Pierwsza scena nakazuje sądzić, że autorka filmu „Bloody Daughter" odważyła się na wyjątkowy ekshibicjonizm. Oglądamy ją na sali porodowej, kamera rejestruje wykrzywioną bólem twarz Stephanie, ale za chwilę przerzuca się na stojącą z boku Marthę Argerich. Jest uśmiechnięta, szczęśliwa, ale onieśmielona i jakby trochę zawstydzona. Widać, że nie wie, jak ma się zachować jako matka. Nie po raz pierwszy w życiu zresztą.
Scena następna cofa widza w czasie. Na kanapie leżą Stephanie w zaawansowanej ciąży oraz Martha, która nasłuchuje, jak w brzuchu córki porusza się jej syn. Ta intymna sytuacja inspiruje do rozmowy o przeszłości, o dzieciństwie Stephanie i jej relacjach z matką. A jest o czym opowiadać.
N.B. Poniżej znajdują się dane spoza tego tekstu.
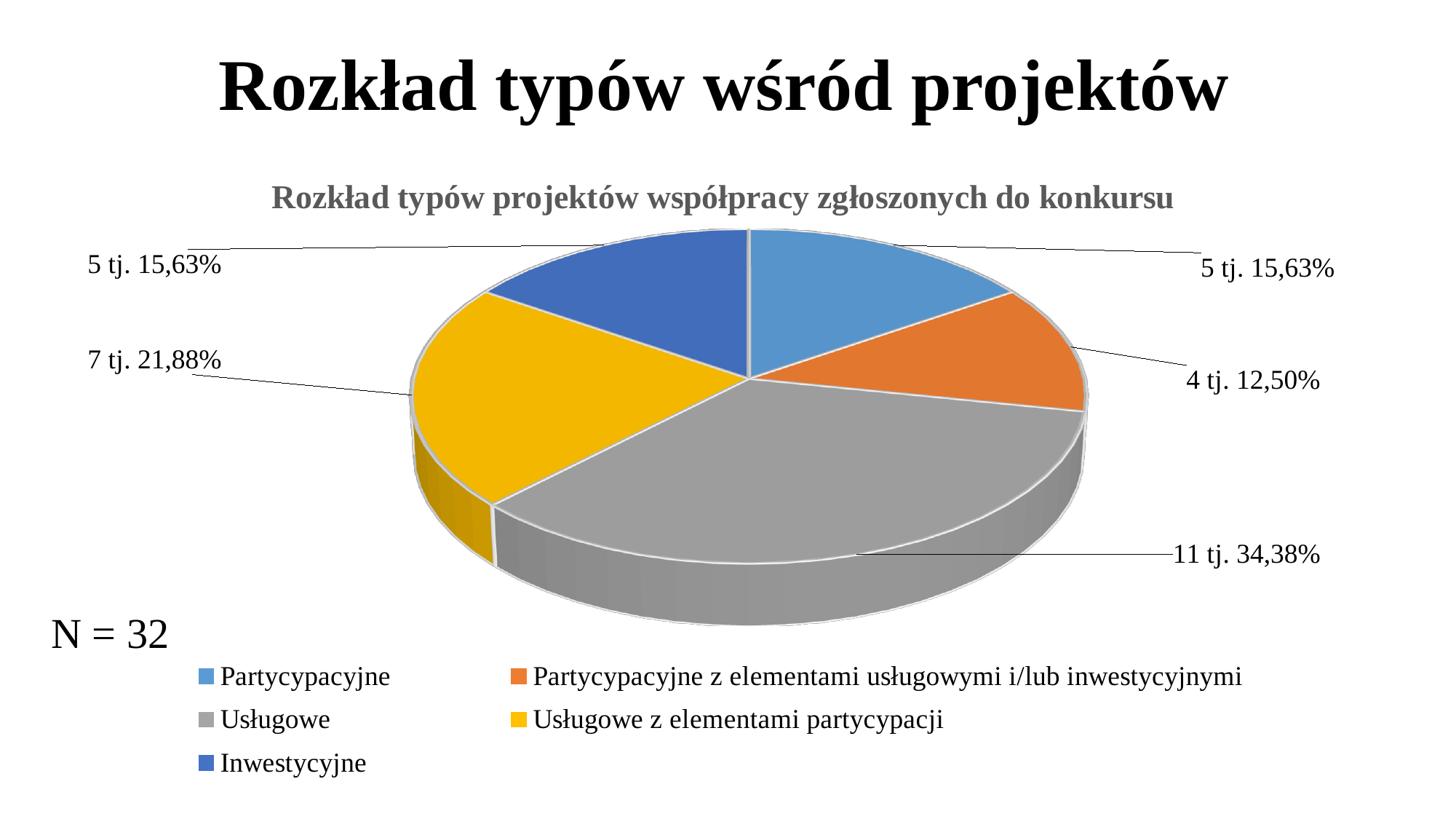
What is the difference in the number of projects between Usługowe and Usługowe z elementami partycypacji? 4 What kind of chart is shown on the slide? pie chart How many projects are in the Usługowe category? 11 What is the title of the chart? Rozkład typów projektów współpracy zgłoszonych do konkursu What share of the pie does the Usługowe slice represent? 34,38% What share of the pie does the Usługowe z elementami partycypacji slice represent? 21,88% How many projects are in the Partycypacyjne z elementami usługowymi i/lub inwestycyjnymi category? 4 Which has more projects, Inwestycyjne or Usługowe z elementami partycypacji? Usługowe z elementami partycypacji How many entries does the legend list? 5 Which category has the smallest slice of the pie? Partycypacyjne z elementami usługowymi i/lub inwestycyjnymi Which category has the largest slice of the pie? Usługowe How many slices does the pie chart have? 5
Jak wygląda życie dziecka najwspanialszej pianistki ostatniego półwiecza? Ojciec Stephanie – Stephen Kovacevich – także jest sławnym pianistą. Nigdy z Marthą nie zalegalizowali swego związku, choć bardzo się kochali. Życie pod jednym dachem okazało się zbyt trudne. Byli pochłonięci muzyką, z tym że on na ćwiczenia poświęcał dnie, ona głównie noce. Do spraw przyziemnych nie mieli głowy, o czym świadczy fakt, że Stephanie jako jedyna z trzech córek Marthy Argerich nie nosi nazwiska ojca, bo rodzice zapomnieli w odpowiednim momencie tę formalność załatwić.
Stephanie nigdy nie mieszkała z ojcem, więc gdy odwiedza go z kamerą w USA, wyznaje, że czuje się trochę nieswojo w jego domu. Wzajemne relacje są jednak szczere i nieudawane, do ojca nie ma żalu. Do matki zresztą również, bo dzisiaj wie, że dziecko genialnych rodziców nie może mieć życia takiego jak większość rówieśników.
Co jednak sądziła, gdy była mała? Cieszyła się swobodą i wolnością, jakiej nie miały inne dzieci. Matka ją rozpieszczała, bo była najmłodsza. Stephanie zaś pamięta, że nie lubiła gdy Martha Argerich wyjeżdżała na tournee, ale przez ich dom przewijało się tyle ludzi, że zawsze trafił się ktoś do towarzystwa. A gdy nie chciała iść do szkoły, starsza siostra pisała jej zwolnienie.